As the fellowship is approaching its end, I’m thinking about all the lessons I learned and how I can adopt some of them at home in Ukraine. Improving the culture of communication should be on the list.

While working for the Chicago Tribune, it typically takes a couple of hours for someone to reply to my email. Obviously, there are some exceptions and sometimes my messages get no response. But overall, I learned how to communicate very quickly via emails.

First of all, it’s very handy. I often go back to my messages and recheck the information or comments once again. I know that until I have access to my office email address, I have access to my sources.

As soon as a source replies quickly, it’s also a good way to fact check your data before the deadline. I’ve been told that isn’t the case for every state institution, but my general impression is that people are very organized with their correspondence.

On top of everything, emailing is just an efficient way of communicating with people here. I talk with my colleagues about coffee breaks, with my new friends about weekend plans, and with my mentors about everything else. Replies come on the same day.

Recently, a colleague was wondering why the Chicago Transit Authority had not replied to her, even though she sent an email the previous day. So I felt obliged to share my experience from Ukraine.

The culture of communication in Ukraine leaves much to be desired. When dealing with almost any state institution, one can hopelessly wait for a reply on  the same day, and won’t get it. Why? Because people don’t read emails that often and don’t reply quickly.
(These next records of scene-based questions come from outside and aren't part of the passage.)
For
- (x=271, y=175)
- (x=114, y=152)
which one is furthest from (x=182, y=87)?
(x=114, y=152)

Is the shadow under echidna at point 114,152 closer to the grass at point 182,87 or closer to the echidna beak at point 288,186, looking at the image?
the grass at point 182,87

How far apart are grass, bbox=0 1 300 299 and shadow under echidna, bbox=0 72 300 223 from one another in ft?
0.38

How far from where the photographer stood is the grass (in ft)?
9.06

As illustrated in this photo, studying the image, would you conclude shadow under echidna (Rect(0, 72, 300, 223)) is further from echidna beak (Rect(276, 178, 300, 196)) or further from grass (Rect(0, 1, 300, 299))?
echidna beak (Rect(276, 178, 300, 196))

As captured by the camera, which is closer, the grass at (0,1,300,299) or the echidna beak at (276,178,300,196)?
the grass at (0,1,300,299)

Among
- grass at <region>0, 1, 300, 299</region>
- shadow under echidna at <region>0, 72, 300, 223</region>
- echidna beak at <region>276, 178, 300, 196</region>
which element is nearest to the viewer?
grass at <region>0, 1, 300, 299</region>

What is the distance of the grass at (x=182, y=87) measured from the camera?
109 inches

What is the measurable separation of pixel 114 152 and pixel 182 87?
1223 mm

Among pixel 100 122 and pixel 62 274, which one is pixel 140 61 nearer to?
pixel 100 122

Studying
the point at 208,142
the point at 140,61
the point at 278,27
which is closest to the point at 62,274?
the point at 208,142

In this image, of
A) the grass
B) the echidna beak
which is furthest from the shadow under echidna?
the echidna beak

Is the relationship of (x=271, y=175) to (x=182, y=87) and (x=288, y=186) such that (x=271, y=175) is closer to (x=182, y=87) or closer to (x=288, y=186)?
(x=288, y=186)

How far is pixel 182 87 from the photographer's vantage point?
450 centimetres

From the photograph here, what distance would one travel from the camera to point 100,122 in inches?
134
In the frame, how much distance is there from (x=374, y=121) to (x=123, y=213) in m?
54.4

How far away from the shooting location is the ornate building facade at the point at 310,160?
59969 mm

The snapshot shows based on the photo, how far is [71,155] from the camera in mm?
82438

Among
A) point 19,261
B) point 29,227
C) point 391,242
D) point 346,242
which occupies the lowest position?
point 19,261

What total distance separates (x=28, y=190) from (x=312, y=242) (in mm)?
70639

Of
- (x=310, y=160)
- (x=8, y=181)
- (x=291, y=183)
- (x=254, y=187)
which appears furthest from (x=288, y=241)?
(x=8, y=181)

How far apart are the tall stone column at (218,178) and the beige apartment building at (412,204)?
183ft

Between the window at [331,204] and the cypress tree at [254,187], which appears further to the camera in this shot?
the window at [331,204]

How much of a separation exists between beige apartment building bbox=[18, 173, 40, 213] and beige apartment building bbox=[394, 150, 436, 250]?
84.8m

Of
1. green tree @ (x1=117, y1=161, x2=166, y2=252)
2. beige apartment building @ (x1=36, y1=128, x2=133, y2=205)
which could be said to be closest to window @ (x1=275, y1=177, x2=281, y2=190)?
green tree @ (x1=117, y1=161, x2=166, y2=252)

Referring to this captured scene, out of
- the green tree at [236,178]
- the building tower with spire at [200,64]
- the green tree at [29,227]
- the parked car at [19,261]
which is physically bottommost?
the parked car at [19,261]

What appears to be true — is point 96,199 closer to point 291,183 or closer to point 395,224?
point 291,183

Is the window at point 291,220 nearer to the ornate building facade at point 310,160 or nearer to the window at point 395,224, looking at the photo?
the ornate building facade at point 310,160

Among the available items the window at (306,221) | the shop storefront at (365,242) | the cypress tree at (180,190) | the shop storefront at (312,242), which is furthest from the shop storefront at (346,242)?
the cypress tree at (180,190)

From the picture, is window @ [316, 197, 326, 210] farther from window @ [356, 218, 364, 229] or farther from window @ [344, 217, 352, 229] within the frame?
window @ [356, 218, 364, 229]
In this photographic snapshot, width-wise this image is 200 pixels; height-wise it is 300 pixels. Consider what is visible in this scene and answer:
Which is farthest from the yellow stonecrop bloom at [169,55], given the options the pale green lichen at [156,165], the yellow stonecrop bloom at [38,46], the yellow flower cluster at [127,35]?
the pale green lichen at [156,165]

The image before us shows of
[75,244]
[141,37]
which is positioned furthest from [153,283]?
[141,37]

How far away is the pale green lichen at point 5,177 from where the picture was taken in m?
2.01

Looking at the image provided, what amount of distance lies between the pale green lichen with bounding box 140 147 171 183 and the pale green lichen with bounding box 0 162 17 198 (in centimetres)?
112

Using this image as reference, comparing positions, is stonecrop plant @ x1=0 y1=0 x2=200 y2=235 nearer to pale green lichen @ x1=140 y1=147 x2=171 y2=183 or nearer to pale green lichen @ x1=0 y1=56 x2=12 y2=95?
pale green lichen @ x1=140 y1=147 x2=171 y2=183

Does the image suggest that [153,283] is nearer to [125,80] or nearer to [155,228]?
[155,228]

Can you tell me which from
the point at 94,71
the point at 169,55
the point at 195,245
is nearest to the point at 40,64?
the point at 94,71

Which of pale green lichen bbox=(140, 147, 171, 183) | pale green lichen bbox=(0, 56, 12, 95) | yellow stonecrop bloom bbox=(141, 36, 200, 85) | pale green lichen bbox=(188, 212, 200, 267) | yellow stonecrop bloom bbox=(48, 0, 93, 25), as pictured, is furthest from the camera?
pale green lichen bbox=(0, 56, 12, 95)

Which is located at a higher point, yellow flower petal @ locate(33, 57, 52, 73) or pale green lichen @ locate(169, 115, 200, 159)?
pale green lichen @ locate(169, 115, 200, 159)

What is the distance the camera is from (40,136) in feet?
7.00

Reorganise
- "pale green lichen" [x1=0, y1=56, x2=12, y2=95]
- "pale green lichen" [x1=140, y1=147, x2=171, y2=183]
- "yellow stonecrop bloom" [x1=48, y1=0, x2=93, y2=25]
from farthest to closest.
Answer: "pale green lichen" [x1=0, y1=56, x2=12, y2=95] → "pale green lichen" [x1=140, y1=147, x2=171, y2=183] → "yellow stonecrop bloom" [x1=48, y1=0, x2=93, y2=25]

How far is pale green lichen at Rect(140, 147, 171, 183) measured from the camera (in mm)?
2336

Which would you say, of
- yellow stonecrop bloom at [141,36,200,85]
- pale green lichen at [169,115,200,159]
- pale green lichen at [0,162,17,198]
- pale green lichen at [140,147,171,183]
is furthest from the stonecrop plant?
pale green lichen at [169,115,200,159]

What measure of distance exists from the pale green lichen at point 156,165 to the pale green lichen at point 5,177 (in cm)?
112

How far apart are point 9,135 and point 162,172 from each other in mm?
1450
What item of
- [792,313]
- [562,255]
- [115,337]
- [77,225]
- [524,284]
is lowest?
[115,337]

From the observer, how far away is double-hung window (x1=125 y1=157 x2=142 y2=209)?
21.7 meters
And while this delay might be not be harmful in personal relations, the professional side suffers a lot. Through my experience, there were only a couple of cases when the press offices satisfied my requests quickly and efficiently. In the rest of the cases, it’s really hard to get a comment from an expert on the same day or get a response to your emails.

According to the law, state institutions have to reply to a media request within five days. This law can be referred to when a reporter asks even minor questions. As a good practice, we call to a press office and ask whether they got our email and what day we can expect a response.

I like to think there is a black hole in our space where all my emails without response are going. One day, someone will find them all.

But a situation like that can happen not only when sending emails. For example, Ukraine recently stripped former Georgian president Mikheil Saakashvili of his Ukrainian citizenship. Reporters tried to get the presidential administration to answer their telephone calls  for a couple of hours to confirm the information, but the phone on the other side was silent.  

As the press offices work in this unstable pace, we came up with an alternative solution. Facebook helped us to get to our sources quicker. So when I want to amaze my American colleagues and share with them my communication practice, I tell them that I can arrange an interview with a deputy minister via Facebook personal messages.

So, if there is one thing I would like to be able to change in my job at the Kyiv Post right away, that would be a good culture of timely communication.